WebNovels

Chapter 317 - Kembalinya Hero Terkuat

Didalam dimensi ruang dan waktu.

Dooms Wlenlyes, Hero terkuat APH/Asosiasi Planes Hero" nampak sedang mengamati seseorang yang tidak asing baginya.

Dooms mengamati musuh lamanya. Velora Zynira... Seekor Grivver yang bersemayam ditubuh Storm Realms. Domms merasa dia harus memusnahkan Storm Realms, demi dunia ini tidak berada diambang kehancuran.

Grivver itu terlalu kuat. Bahkan alam semesta pun memburu namanya.

Dooms berdiri diambang batas antara realitas dan waktu yang saling bertabrakan. Tempat dimana hal mutlak tidak bisa dijelaskan secara ilmiah biasa.

"Sepertinya kau masih bertahan Storm, seharusnya aku membunuhmu bersamaan dengan Tiger Purple itu."

Dooms berucap tenang tapi mengawasi Storm dari celah ruang waktu.

Mungkin ini saatnya dia turun tangan... Menghabisi Storm itu sendiri. Sebagai Hero terkuat, Dooms tidak bisa membiarkan makhluk mengerikan itu terus bersemayam.

Jika tiba pada waktunya. Bisa saja Grivver itu bangkit, lalu menghancurkan planet ini bahkan menjadi ancaman alam semesta itu sendiri.

Whuss!

Dooms menggunakan kekuatannya menciptakan portal.

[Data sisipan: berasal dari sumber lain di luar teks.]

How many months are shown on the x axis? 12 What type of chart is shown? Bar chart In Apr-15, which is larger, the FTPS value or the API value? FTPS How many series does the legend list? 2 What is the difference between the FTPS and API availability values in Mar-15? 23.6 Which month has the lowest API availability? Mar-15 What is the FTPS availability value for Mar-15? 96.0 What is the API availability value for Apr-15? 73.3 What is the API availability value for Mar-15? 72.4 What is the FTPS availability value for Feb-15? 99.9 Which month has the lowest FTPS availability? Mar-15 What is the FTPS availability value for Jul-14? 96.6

Portal yang mampu berpindah alam, dimensi, bahkan hukum alam semesta. Julukan Heronya sebagai "Adventurer Dimensional."

Dooms melakukan perjalanan dimensi demi menstabilkan ruang dan waktu. Di dimensi ini... Bisa saja terjadi ketidakstabilan apabila makhluk kosmik merusak hukum realitas.

"Teleport"

Dooms menatap portal spiral yang berputar pelan didepannya.

Dibalik wajahnya yang datar. Dooms bersumpah pada dirinya sendiri. Dia akan kembali ke bumi, demi menghabisi Storm Realms bersama Velora Zynira menggunakan tangannya sendiri.

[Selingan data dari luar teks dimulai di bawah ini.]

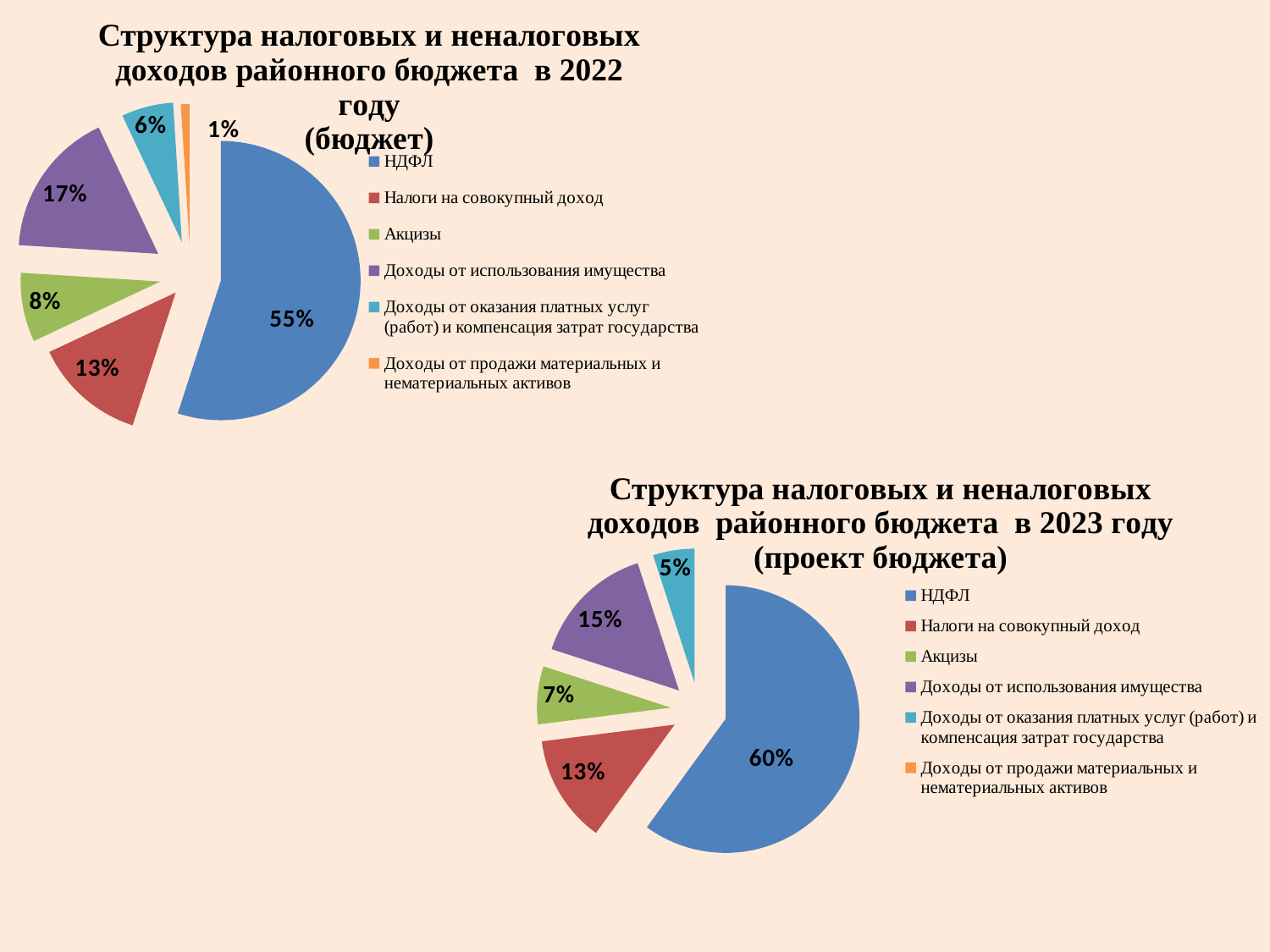
In the 2023 chart (bottom), what share does Акцизы have? 7% What type of chart is the 2022 chart (top)? Pie chart In the 2022 chart (top), which category has the smallest share? Доходы от продажи материальных и нематериальных активов In the 2022 chart (top), what share does НДФЛ have? 55% Which is larger in the 2022 chart (top): the share of Налоги на совокупный доход or the share of Доходы от оказания платных услуг (работ) и компенсация затрат государства? Налоги на совокупный доход How many entries does the legend of the 2023 chart (bottom) list? 6 In the 2022 chart (top), what share does Доходы от оказания платных услуг (работ) и компенсация затрат государства have? 6% In the 2023 chart (bottom), what share does НДФЛ have? 60% What colour represents НДФЛ in the 2023 chart (bottom)? Blue In the 2023 chart (bottom), which category has the largest share? НДФЛ In the 2022 chart (top), what is the difference between the shares of Доходы от использования имущества and Акцизы? 9% In the 2022 chart (top), what share does Доходы от использования имущества have? 17%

Alam semesta tidak bisa membiarkan penentang hukum sebagai makhluk kosmik pemberontak itu. Meskipun penciptanya disebut sebagai dewa kehancuran.

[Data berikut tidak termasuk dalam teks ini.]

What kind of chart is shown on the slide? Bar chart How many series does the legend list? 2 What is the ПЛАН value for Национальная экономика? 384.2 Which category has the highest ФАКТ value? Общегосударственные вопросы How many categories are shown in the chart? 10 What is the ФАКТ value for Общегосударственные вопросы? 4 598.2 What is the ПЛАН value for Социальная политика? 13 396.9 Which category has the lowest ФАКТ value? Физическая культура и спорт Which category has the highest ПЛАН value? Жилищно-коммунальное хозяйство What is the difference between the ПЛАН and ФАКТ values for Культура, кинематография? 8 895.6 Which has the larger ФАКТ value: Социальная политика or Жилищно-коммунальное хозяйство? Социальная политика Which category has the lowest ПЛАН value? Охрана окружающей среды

"Storm Realms, penderitaan yang kau rasakan tidak sebanding dengan ancaman alam semesta ini"

Dooms perlahan memasuki portal menuju bumi.

Hero terkuat seperti dirinya tidak bisa membiarkan ancaman... hanya ada satu pilihan yang ada, berjalan dijalan kebaikan atau membiarkan dunia dalam kehancuran.